━━━ Exercise text ━━━

GameStop Announces Microsoft Partnership and Domino’s Stock Falls
GameStop’s stock closed nearly 45% after the company announced a strategic partnership with Microsoft. The partnership will be significant for GameStop because it will now have access to numerous Microsoft cloud services as it moves more of its business online.
Microsoft will benefit because GameStop is an important player in the console retail space. Xbox is owned by Microsoft, and as part of the partnership GameStop will expand its offerings of Xbox family products. GameStop has been searching for its purpose as more video game business has gone fully digital. This partnership is a good sign though as it shows big players in the industry still see the value GameStop brings.
Domino’s reported earnings yesterday morning and, as expected, sales numbers were quite good. However, the company’s stock price fell 7% yesterday because of much higher costs last quarter. Big fluctuations in ingredients like cheese contributed to these high costs as did higher labor costs that were mostly attributed to cleaning processes.

━━━ Given entries ━━━

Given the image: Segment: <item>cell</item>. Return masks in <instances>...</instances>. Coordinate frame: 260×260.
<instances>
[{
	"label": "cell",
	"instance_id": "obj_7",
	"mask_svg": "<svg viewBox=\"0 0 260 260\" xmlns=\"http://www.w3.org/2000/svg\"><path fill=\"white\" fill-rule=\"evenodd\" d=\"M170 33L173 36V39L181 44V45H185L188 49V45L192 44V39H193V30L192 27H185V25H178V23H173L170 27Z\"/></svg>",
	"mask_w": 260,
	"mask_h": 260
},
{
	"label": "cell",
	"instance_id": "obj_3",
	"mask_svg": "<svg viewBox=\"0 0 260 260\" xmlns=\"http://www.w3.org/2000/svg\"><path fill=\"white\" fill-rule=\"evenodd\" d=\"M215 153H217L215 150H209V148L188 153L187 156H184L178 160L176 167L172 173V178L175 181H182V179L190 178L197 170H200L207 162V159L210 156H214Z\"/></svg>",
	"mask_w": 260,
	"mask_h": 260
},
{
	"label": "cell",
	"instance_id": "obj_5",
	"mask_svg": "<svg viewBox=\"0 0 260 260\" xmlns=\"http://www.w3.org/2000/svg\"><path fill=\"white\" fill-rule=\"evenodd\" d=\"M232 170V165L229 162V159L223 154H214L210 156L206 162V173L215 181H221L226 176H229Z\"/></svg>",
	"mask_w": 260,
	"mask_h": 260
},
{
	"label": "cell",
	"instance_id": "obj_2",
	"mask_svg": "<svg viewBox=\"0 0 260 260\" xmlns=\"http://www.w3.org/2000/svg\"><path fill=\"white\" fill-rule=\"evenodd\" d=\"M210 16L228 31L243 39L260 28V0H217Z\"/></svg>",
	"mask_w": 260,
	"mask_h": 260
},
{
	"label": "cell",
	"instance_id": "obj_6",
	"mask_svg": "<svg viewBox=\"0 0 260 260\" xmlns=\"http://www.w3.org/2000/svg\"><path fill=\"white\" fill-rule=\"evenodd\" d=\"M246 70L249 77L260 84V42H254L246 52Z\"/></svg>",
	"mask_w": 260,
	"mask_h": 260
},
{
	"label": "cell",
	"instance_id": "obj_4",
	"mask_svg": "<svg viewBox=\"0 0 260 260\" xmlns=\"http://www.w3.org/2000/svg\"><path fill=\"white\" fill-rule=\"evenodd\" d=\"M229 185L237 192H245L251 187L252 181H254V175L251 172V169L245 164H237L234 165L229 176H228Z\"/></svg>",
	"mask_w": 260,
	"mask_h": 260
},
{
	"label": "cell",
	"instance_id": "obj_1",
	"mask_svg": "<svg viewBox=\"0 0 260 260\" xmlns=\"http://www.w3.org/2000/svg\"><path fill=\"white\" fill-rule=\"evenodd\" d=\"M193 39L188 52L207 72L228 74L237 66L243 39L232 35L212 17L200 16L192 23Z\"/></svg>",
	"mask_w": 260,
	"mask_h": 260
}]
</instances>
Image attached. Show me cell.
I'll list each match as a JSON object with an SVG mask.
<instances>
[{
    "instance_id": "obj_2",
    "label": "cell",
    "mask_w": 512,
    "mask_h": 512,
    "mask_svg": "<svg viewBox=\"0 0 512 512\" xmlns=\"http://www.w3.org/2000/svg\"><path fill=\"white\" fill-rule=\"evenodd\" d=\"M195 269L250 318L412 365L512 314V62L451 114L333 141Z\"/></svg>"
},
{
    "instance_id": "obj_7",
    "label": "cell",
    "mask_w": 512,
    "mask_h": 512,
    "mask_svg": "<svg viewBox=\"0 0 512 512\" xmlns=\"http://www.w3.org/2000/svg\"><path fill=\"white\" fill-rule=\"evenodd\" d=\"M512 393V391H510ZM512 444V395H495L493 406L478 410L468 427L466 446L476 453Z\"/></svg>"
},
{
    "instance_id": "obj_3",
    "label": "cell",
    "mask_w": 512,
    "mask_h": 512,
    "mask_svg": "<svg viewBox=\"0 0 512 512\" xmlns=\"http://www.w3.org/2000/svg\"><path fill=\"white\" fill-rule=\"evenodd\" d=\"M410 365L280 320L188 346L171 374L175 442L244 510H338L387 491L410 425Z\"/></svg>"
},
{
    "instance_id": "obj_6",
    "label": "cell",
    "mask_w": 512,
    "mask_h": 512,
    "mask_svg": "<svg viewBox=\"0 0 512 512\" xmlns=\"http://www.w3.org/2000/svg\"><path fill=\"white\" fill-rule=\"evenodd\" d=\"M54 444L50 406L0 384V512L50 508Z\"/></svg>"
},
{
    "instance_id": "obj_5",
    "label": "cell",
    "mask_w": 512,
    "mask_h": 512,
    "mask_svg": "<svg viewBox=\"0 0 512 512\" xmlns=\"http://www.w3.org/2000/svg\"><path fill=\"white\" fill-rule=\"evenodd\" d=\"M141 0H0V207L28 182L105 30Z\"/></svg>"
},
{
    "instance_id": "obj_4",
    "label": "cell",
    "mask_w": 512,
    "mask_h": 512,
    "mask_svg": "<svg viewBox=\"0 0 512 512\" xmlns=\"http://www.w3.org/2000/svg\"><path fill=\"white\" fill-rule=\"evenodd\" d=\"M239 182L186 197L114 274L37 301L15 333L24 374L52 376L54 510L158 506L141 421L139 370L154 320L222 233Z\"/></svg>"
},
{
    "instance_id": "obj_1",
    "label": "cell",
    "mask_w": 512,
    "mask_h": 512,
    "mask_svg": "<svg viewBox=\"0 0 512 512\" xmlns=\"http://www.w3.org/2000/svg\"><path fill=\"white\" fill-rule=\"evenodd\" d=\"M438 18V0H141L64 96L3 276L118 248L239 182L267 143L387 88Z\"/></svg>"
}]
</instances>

━━━

## What this task involves
Could you continue the stock news about GameStop and Domino's, picking up right after its final sentence?

## Response
The drop in stock price was partially due to the incredibly high expectations investors had for Domino’s. After all, what food sector business is better suited to succeed at home than a pizza delivery company. On a more positive note for Domino’s, their market share is growing. This may be something investors should pay more attention to considering it will have much longer implications than people’s buying habits when they are forced to eat at home.
I am not a financial advisor and my comments should never be taken as financial advice. Investments come with risk, so always do your research and analysis beforehand.